The reality is that these new lipid-lowering therapies are under-used,4 and simulation studies are available which show that, for example, within 90 days after an acute coronary syndrome, over a third of patients would be potentially eligible for PCSK9 inhibitors,16 or that, even with the use of high-intensity statins to the maximum tolerated dose and ezetimibe, around half of the patients with myocardial infarction would be eligible for treatment with PCSK9 inhibitors, in keeping with the 2019 ESC/EAS17 guidelines.
In Spain, there are major limitations to the prescription of PCSK9 inhibitors from an administrative viewpoint and due to prescription restrictions. The butterfly effect project18 demonstrated a highly diverse usage profile in the different autonomous communities with the use of PCSK9 inhibitors being most extensive in the hospitals and areas with lipid units accredited by the SEA, and those without specific prescription control commissions. Furthermore, 78% of respondents said they had moderate or severe difficulties in prescribing PCSK9 inhibitors in their hospital centres. This is a relevant fact, given that there is an inverse relationship between difficulty and the number of prescriptions.

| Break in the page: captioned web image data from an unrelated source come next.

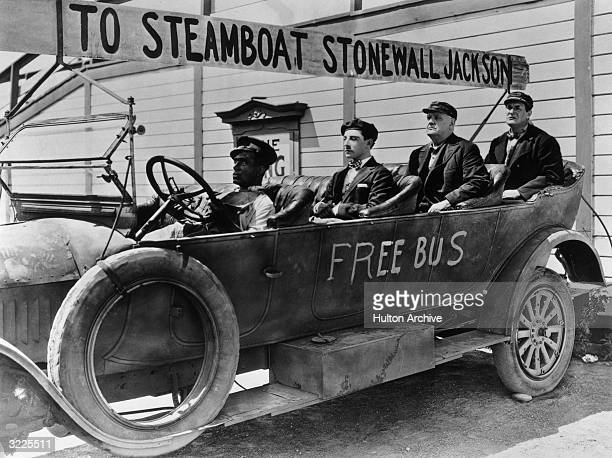 American comedian Buster Keaton and Scottishborn actor Ernest Torrence aboard a bus in a still from the film 'Steamboat Bill Jr' directed by Charles...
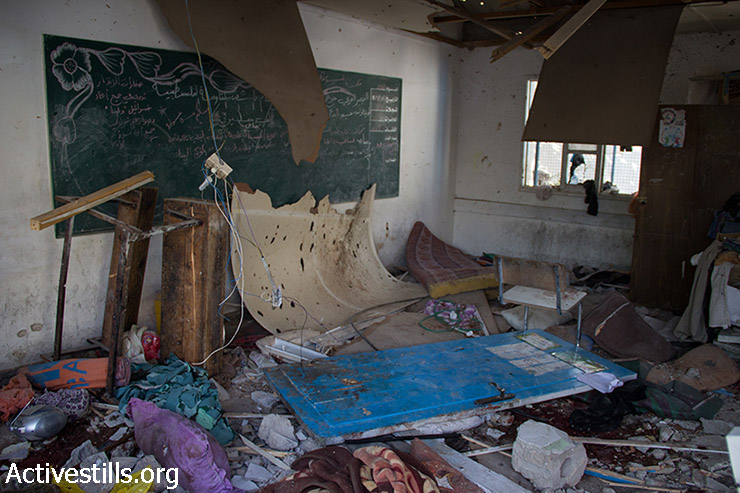 A classroom lies damaged following the overnight Israeli shelling of an UNRWA school where some 3,300 Palestinians were seeking shelter, Jabalia, Gaza Strip, July 30, 2014. At least 20 people were killed in the attack which injured more than 100. So far, Israeli attacks have killed at least 1,300 Palestinians and injured more than 6,900. At the same time, 56 Israeli soldiers have been killed, as well as three civilians in Israel.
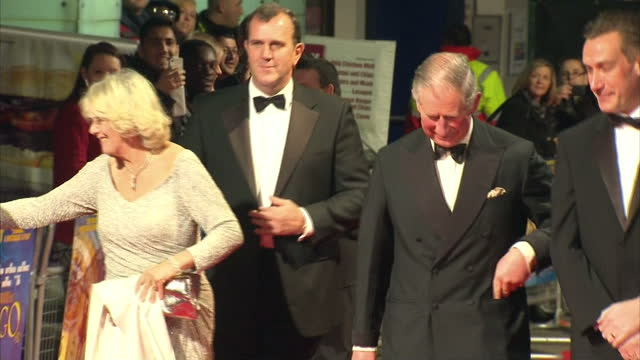 Exterior shots Prince Charles Camilla Duchess of Cornwall arrive on the red carpet at the premiere of Hugo Charles Camilla Arrive at Hugo Premiere on...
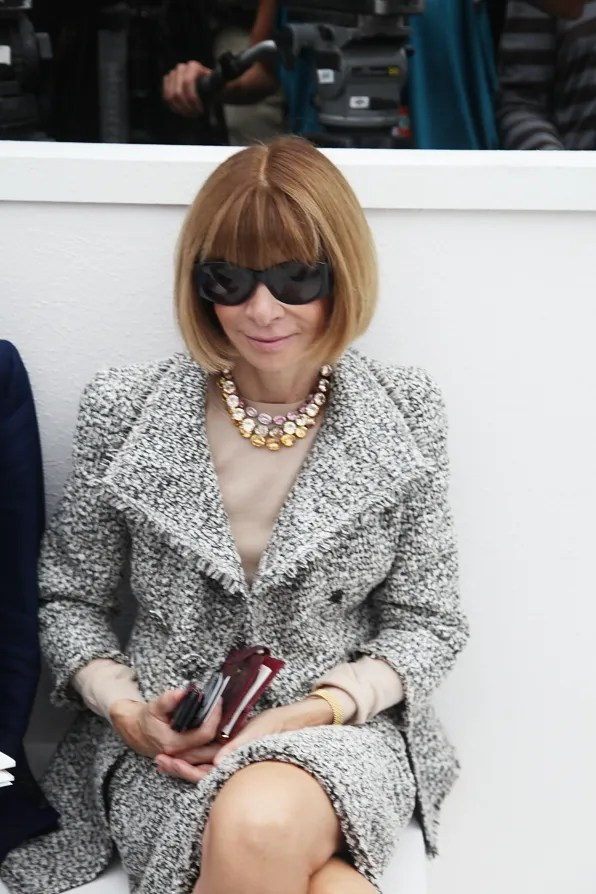 Anna Wintour smiling at Bryanboy at Chanel spring/summer 2012 fashion show.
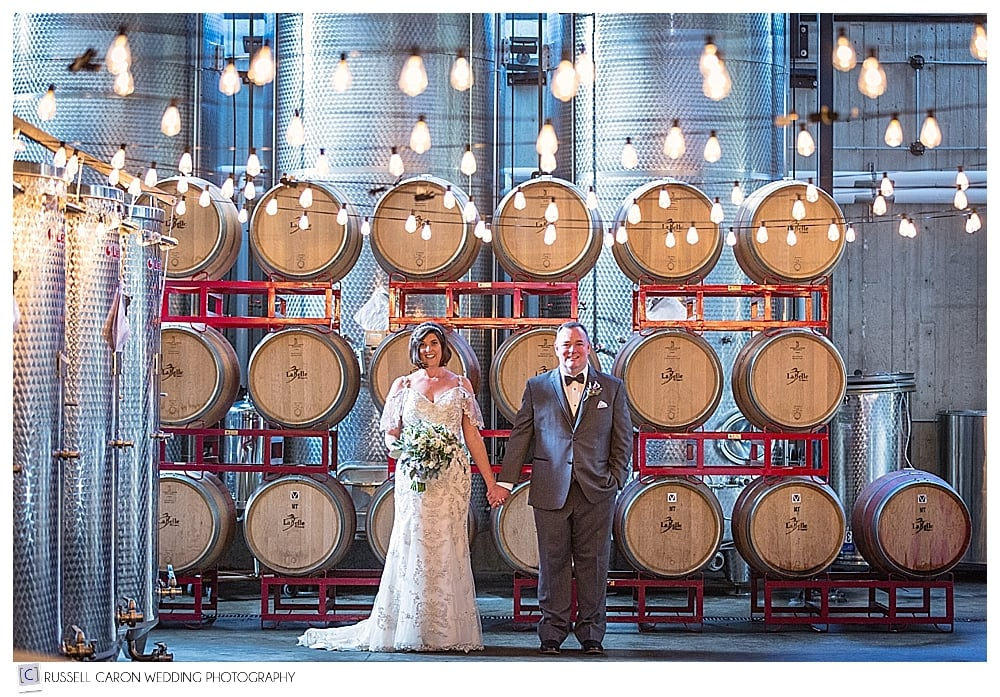 bride and groom standing in front of the wine barrels at LaBelle Winery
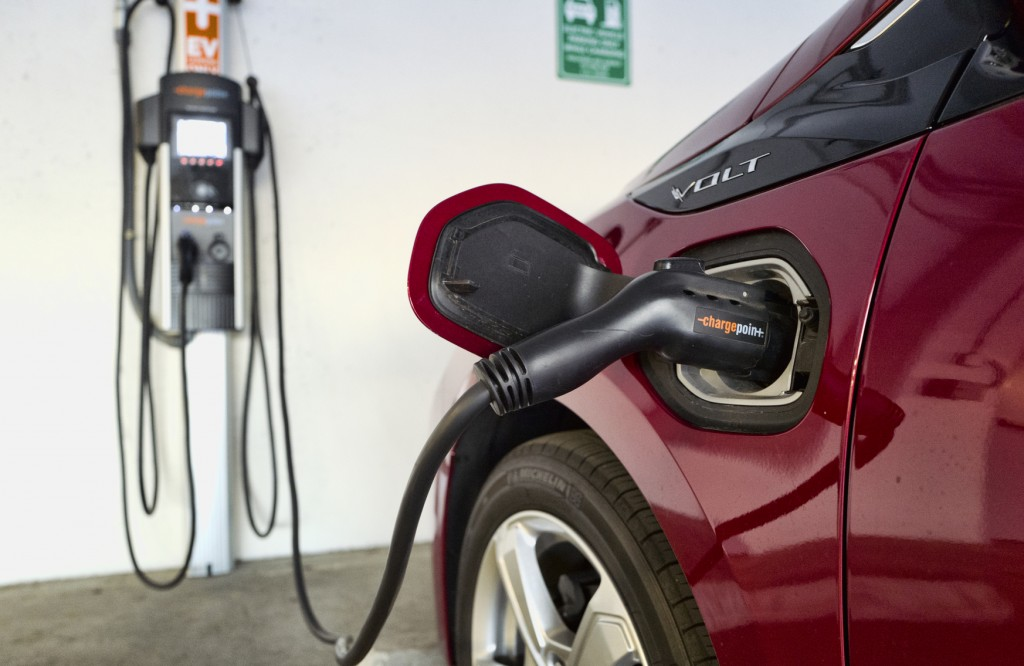 FILE - This Wednesday, Oct. 17, 2018  file photo shows a Chevrolet Volt hybrid car charging at a ChargePoint charging station at a parking garage in L...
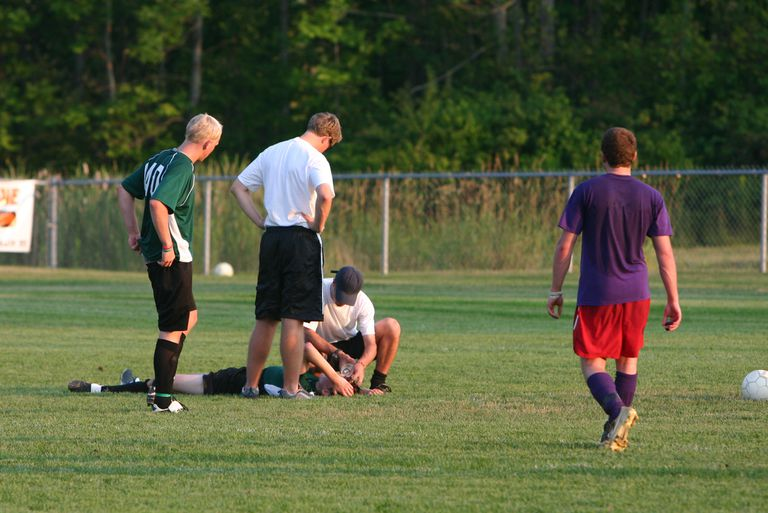 Injured player being helped by an athletic trainer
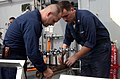 US Navy 050105-N-4383M-039 Hull Maintenance Technician 1st Class Jason Curry, left, and Hull Maintenance Technician 3rd Class Branden Stone, prepare to test a fresh water distribution manifold.jpg
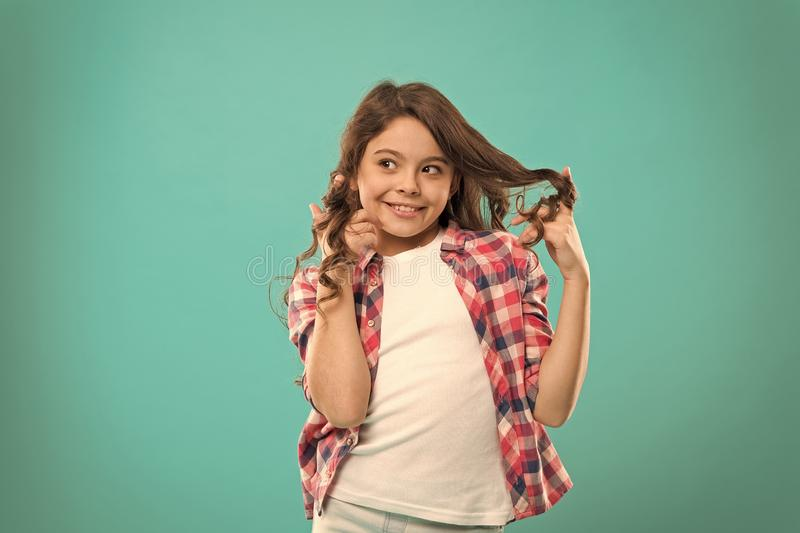 Playful curls. Beauty tips for tidy hair. Kid girl long healthy shiny hair wear casual clothes. Little girl with long stock photos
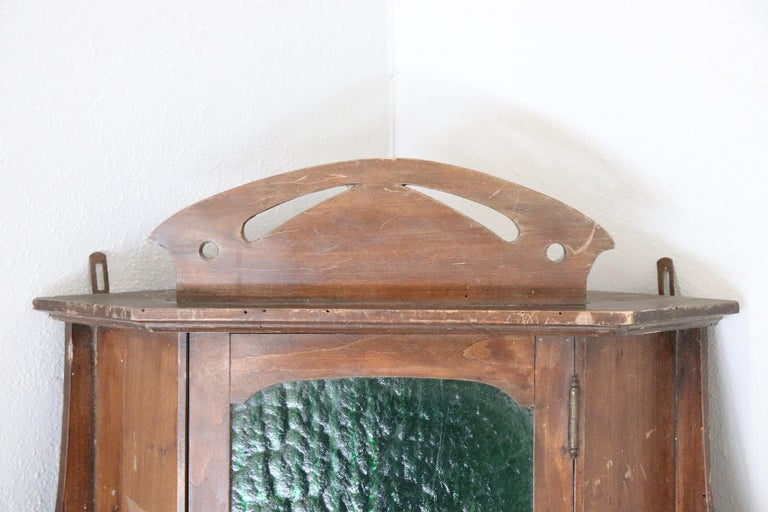 Italian small Art Nouveau corner cupboard about 1905. High quality furniture in solid Poplar. This corner unit needs to be fixed to the wall. Particular front door with antique green glass. On the sides, decoration with volutes of typical Art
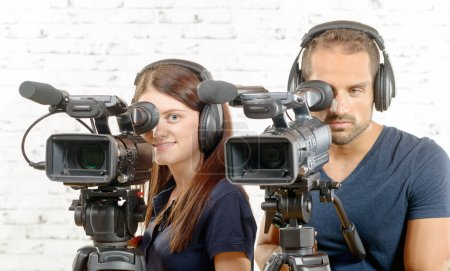 a man and a woman with professional video cameras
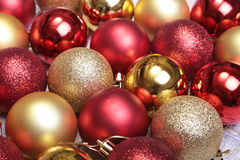 Red and gold christmas balls on a wooden background Royalty Free Stock Photos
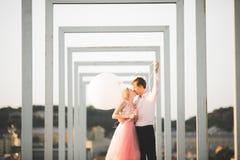 Nätt solig utomhus- stående av unga stilfulla par, medan kyssa på taket med stadssikt Arkivbilder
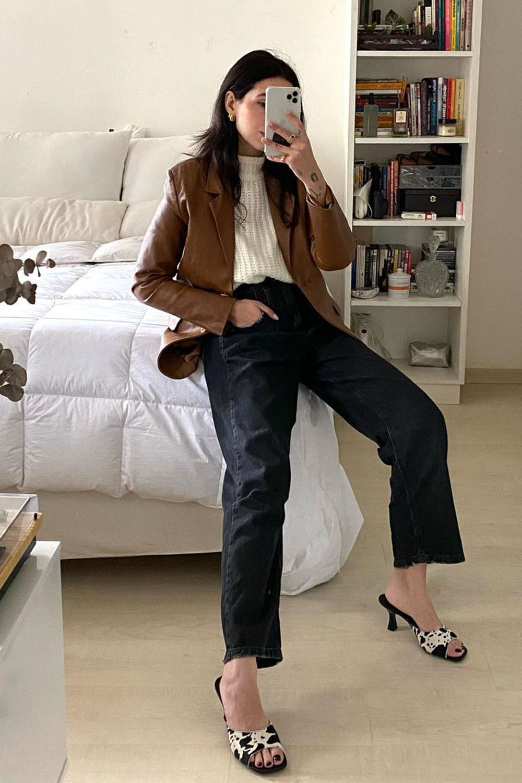 cores neutras, jaqueta de couro marrom, suéter, calça preta e sandália de vaquinha
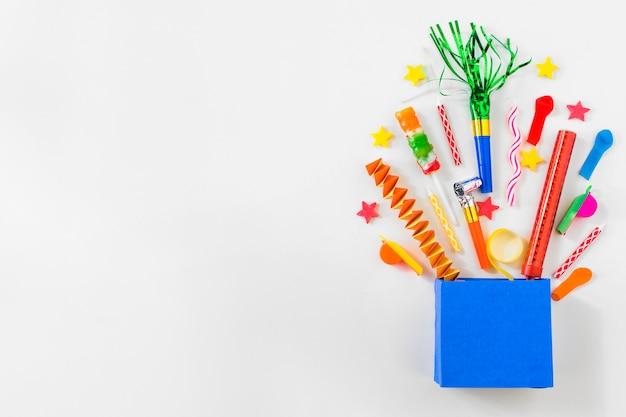 Vue surélevée de sac en papier avec divers accessoires de fête sur fond bleu Photo gratuit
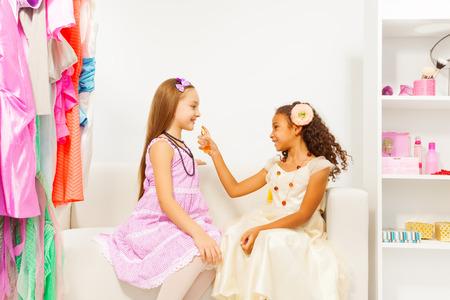 kids dress: African girl applying perfume  on her friend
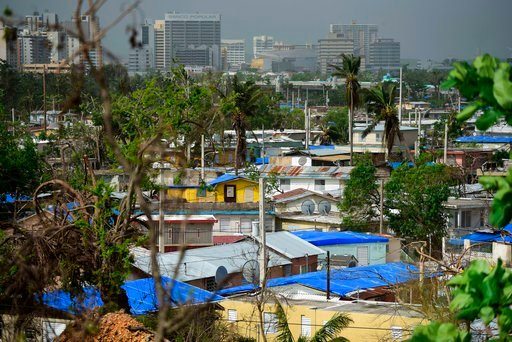 (AP Photo/Carlos Giusti, File). FILE - In this Oct. 19, 2017, file photo, homes stand covered with FEMA tarps in the Cantera area, as the banking zone stands in the background in San Juan, Puerto Rico. The Federal Emergency Management Agency awarded co...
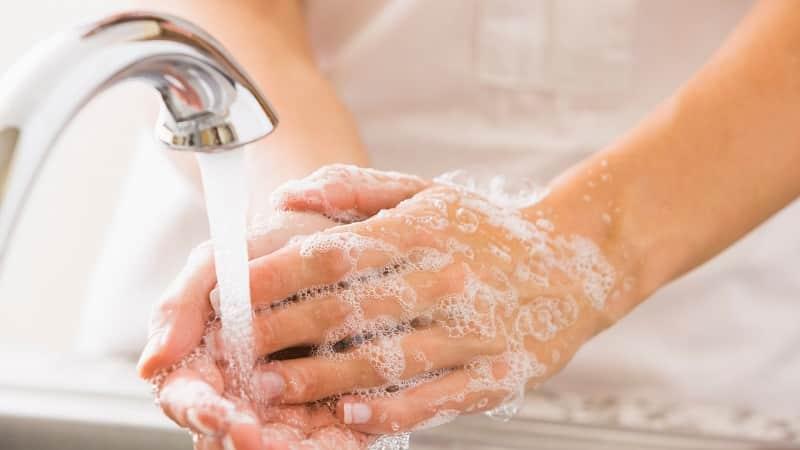 Pessoa higienizando as mãos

In this edition of Clínica e Investigación en Arteriosclerosis, Barrios et al.19 presented an analysis of the PCSK9 inhibitor prescription process in cardiology departments (IKIGAI study). A national representative sample revealed the under-usage of PCSK9 inhibitors, and among the main reasons from participants were that requests were not in keeping with the therapeutic positioning report (TPR) (52%); there was a lack of detection in patients /lack of time (47%); situations in which denial was foreseen (36%), or they were only used in those patients where they were very sure of the diagnosis (27%). Based on these results, the authors are putting forward proposals for improvement, among which are optimisation of the hospital discharge report and simplification of the application/approval forms. Given that the updating of the TPR of PCSK9 inhibitors should be considered a major breakthrough in the rational use of these drugs,9 it would be positive if there was greater dissemination of the actual recommendations of the Spanish Society of Cardiology20 among its members to achieve a higher penetration rate.
Please cite this article as: Pedro-Botet J, Climent E. Peligro: se ha detectado un cortocircuito en la prescripción de los inhibidores de PCSK9. Clin Investig Arterioscler. 2021;33:306–307.